**Material for this task:**
· · ·

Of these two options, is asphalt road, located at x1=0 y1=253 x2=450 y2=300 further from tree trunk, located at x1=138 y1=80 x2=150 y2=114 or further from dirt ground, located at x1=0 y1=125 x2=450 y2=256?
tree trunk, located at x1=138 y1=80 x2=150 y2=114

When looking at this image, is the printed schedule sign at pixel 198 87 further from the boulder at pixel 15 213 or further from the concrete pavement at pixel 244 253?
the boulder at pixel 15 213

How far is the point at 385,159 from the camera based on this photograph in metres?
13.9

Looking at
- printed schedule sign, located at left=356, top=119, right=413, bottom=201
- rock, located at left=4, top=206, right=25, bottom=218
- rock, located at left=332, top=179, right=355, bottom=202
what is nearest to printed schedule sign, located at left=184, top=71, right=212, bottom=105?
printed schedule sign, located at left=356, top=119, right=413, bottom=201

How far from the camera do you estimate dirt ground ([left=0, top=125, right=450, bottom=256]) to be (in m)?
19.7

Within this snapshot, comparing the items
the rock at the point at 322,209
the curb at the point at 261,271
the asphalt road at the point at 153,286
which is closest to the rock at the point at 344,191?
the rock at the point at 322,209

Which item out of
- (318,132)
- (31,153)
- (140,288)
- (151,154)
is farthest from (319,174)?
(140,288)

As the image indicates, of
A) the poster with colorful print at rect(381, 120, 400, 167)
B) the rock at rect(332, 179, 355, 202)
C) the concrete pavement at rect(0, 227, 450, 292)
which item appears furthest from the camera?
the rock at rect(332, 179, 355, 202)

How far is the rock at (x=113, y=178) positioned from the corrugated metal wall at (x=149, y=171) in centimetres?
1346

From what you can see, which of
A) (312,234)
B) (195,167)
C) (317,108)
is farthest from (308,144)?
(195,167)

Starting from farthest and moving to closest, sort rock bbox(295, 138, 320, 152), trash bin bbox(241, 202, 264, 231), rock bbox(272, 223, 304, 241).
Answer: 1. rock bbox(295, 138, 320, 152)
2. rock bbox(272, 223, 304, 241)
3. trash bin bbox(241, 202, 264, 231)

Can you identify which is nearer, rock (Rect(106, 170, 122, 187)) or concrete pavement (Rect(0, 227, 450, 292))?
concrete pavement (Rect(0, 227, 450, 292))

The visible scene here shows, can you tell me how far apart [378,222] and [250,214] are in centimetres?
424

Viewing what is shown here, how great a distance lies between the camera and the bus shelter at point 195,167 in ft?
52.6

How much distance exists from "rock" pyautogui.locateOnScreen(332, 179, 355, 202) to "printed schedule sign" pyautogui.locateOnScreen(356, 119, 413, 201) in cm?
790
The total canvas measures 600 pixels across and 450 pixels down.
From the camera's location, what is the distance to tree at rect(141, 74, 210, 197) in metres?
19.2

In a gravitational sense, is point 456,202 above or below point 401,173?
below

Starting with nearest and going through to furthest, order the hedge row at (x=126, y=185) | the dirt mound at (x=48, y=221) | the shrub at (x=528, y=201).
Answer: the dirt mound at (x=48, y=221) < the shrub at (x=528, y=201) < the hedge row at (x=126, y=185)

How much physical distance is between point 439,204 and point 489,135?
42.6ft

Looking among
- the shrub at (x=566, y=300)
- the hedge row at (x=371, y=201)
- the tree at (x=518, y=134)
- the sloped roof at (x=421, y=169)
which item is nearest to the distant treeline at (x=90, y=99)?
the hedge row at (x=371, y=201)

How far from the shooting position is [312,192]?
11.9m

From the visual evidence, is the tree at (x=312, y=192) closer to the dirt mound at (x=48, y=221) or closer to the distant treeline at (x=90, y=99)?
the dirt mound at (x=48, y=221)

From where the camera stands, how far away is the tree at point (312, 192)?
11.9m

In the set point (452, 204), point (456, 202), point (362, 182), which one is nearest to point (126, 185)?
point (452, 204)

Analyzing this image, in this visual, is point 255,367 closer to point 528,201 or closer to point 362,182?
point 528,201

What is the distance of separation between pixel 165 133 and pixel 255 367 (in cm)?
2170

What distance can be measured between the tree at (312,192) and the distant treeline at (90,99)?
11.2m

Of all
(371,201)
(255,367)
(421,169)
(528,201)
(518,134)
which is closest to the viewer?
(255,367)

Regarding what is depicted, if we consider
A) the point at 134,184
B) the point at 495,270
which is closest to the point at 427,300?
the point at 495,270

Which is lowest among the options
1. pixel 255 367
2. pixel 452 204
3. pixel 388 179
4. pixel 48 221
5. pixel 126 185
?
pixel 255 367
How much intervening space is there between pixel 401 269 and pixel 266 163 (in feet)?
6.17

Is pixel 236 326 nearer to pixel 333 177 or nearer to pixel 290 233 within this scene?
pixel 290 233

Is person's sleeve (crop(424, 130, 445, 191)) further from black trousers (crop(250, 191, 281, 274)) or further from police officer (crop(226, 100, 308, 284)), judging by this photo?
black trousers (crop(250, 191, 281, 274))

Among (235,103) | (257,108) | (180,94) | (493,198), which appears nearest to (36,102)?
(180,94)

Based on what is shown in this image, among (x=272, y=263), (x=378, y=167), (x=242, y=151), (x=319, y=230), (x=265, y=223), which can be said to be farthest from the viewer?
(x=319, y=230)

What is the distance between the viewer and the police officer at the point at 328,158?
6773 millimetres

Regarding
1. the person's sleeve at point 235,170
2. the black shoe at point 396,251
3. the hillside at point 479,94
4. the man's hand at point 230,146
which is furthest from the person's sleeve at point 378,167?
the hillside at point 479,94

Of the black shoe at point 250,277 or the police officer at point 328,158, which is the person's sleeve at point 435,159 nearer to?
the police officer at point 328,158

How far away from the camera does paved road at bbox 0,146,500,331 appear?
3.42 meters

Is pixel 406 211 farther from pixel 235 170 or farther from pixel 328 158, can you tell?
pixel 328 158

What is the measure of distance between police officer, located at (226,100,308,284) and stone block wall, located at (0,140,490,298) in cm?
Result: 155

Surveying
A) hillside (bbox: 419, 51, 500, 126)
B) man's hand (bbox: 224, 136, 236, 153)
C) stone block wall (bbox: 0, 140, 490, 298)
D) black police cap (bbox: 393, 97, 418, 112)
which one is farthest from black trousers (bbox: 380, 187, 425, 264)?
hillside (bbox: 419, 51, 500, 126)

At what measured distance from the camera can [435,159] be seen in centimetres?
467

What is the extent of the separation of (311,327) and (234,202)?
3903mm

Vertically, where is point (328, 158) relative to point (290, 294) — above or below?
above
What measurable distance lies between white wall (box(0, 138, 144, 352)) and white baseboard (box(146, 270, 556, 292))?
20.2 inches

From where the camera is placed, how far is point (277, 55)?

· · ·

**Work required:** Copy all of the records above word for word, keeping every line the same.

**Full output:**
Of these two options, is asphalt road, located at x1=0 y1=253 x2=450 y2=300 further from tree trunk, located at x1=138 y1=80 x2=150 y2=114 or further from dirt ground, located at x1=0 y1=125 x2=450 y2=256?
tree trunk, located at x1=138 y1=80 x2=150 y2=114

When looking at this image, is the printed schedule sign at pixel 198 87 further from the boulder at pixel 15 213 or further from the concrete pavement at pixel 244 253?
the boulder at pixel 15 213

How far is the point at 385,159 from the camera based on this photograph in metres?
13.9

Looking at
- printed schedule sign, located at left=356, top=119, right=413, bottom=201
- rock, located at left=4, top=206, right=25, bottom=218
- rock, located at left=332, top=179, right=355, bottom=202
what is nearest to printed schedule sign, located at left=184, top=71, right=212, bottom=105?
printed schedule sign, located at left=356, top=119, right=413, bottom=201

How far from the camera do you estimate dirt ground ([left=0, top=125, right=450, bottom=256]) to be (in m)?
19.7

Within this snapshot, comparing the items
the rock at the point at 322,209
the curb at the point at 261,271
the asphalt road at the point at 153,286
which is closest to the rock at the point at 344,191?
the rock at the point at 322,209

Which item out of
- (318,132)
- (31,153)
- (140,288)
- (151,154)
is farthest from (319,174)?
(140,288)

As the image indicates, of
A) the poster with colorful print at rect(381, 120, 400, 167)
B) the rock at rect(332, 179, 355, 202)
C) the concrete pavement at rect(0, 227, 450, 292)
which item appears furthest from the camera?
the rock at rect(332, 179, 355, 202)

How far is the rock at (x=113, y=178) positioned from the corrugated metal wall at (x=149, y=171) in centimetres?
1346

From what you can see, which of
A) (312,234)
B) (195,167)
C) (317,108)
is farthest from (308,144)?
(195,167)

Starting from farthest and moving to closest, sort rock bbox(295, 138, 320, 152), trash bin bbox(241, 202, 264, 231), rock bbox(272, 223, 304, 241).
Answer: 1. rock bbox(295, 138, 320, 152)
2. rock bbox(272, 223, 304, 241)
3. trash bin bbox(241, 202, 264, 231)

Can you identify which is nearer, rock (Rect(106, 170, 122, 187)) or concrete pavement (Rect(0, 227, 450, 292))?
concrete pavement (Rect(0, 227, 450, 292))

The visible scene here shows, can you tell me how far apart [378,222] and [250,214] are in centimetres?
424

Viewing what is shown here, how great a distance lies between the camera and the bus shelter at point 195,167 in ft?
52.6

How much distance exists from "rock" pyautogui.locateOnScreen(332, 179, 355, 202) to "printed schedule sign" pyautogui.locateOnScreen(356, 119, 413, 201) in cm?
790
The total canvas measures 600 pixels across and 450 pixels down.
From the camera's location, what is the distance to tree at rect(141, 74, 210, 197) in metres?
19.2

In a gravitational sense, is point 456,202 above or below point 401,173?
below

Starting with nearest and going through to furthest, order the hedge row at (x=126, y=185) | the dirt mound at (x=48, y=221) | the shrub at (x=528, y=201).
Answer: the dirt mound at (x=48, y=221) < the shrub at (x=528, y=201) < the hedge row at (x=126, y=185)

How much physical distance is between point 439,204 and point 489,135?
42.6ft

Looking among
- the shrub at (x=566, y=300)
- the hedge row at (x=371, y=201)
- the tree at (x=518, y=134)
- the sloped roof at (x=421, y=169)
which item is nearest to the distant treeline at (x=90, y=99)?
the hedge row at (x=371, y=201)

How far from the shooting position is [312,192]?
11.9m

From the visual evidence, is the tree at (x=312, y=192) closer to the dirt mound at (x=48, y=221) or closer to the distant treeline at (x=90, y=99)?
the dirt mound at (x=48, y=221)

From where the camera stands, how far away is the tree at point (312, 192)?
11.9m

In the set point (452, 204), point (456, 202), point (362, 182), which one is nearest to point (126, 185)?
point (452, 204)

Analyzing this image, in this visual, is point 255,367 closer to point 528,201 or closer to point 362,182?
point 528,201

What is the distance of separation between pixel 165 133 and pixel 255 367 (in cm)?
2170

What distance can be measured between the tree at (312,192) and the distant treeline at (90,99)?
11.2m

Of all
(371,201)
(255,367)
(421,169)
(528,201)
(518,134)
which is closest to the viewer?
(255,367)

Regarding what is depicted, if we consider
A) the point at 134,184
B) the point at 495,270
which is closest to the point at 427,300?
the point at 495,270

Which is lowest among the options
1. pixel 255 367
2. pixel 452 204
3. pixel 388 179
4. pixel 48 221
5. pixel 126 185
?
pixel 255 367
How much intervening space is there between pixel 401 269 and pixel 266 163 (in feet)?
6.17

Is pixel 236 326 nearer to pixel 333 177 or nearer to pixel 290 233 within this scene?
pixel 290 233

Is person's sleeve (crop(424, 130, 445, 191)) further from black trousers (crop(250, 191, 281, 274)) or further from police officer (crop(226, 100, 308, 284)), judging by this photo?
black trousers (crop(250, 191, 281, 274))

Among (235,103) | (257,108) | (180,94) | (493,198), which appears nearest to (36,102)?
(180,94)

Based on what is shown in this image, among (x=272, y=263), (x=378, y=167), (x=242, y=151), (x=319, y=230), (x=265, y=223), which can be said to be farthest from the viewer?
(x=319, y=230)

What is the distance between the viewer and the police officer at the point at 328,158?
6773 millimetres

Regarding
1. the person's sleeve at point 235,170
2. the black shoe at point 396,251
3. the hillside at point 479,94
4. the man's hand at point 230,146
which is furthest from the person's sleeve at point 378,167?
the hillside at point 479,94

Of the black shoe at point 250,277 or the police officer at point 328,158, which is the person's sleeve at point 435,159 nearer to?
the police officer at point 328,158

How far away from the camera does paved road at bbox 0,146,500,331 appear?
3.42 meters

Is pixel 406 211 farther from pixel 235 170 or farther from pixel 328 158, can you tell?
pixel 328 158

What is the measure of distance between police officer, located at (226,100,308,284) and stone block wall, located at (0,140,490,298) in cm?
Result: 155

Surveying
A) hillside (bbox: 419, 51, 500, 126)
B) man's hand (bbox: 224, 136, 236, 153)
C) stone block wall (bbox: 0, 140, 490, 298)
D) black police cap (bbox: 393, 97, 418, 112)
which one is farthest from black trousers (bbox: 380, 187, 425, 264)?
hillside (bbox: 419, 51, 500, 126)

At what measured distance from the camera can [435,159] be seen in centimetres?
467

What is the extent of the separation of (311,327) and (234,202)?
3903mm

Vertically, where is point (328, 158) relative to point (290, 294) — above or below?
above
What measurable distance lies between white wall (box(0, 138, 144, 352)) and white baseboard (box(146, 270, 556, 292))?
20.2 inches

From where the camera is placed, how far is point (277, 55)?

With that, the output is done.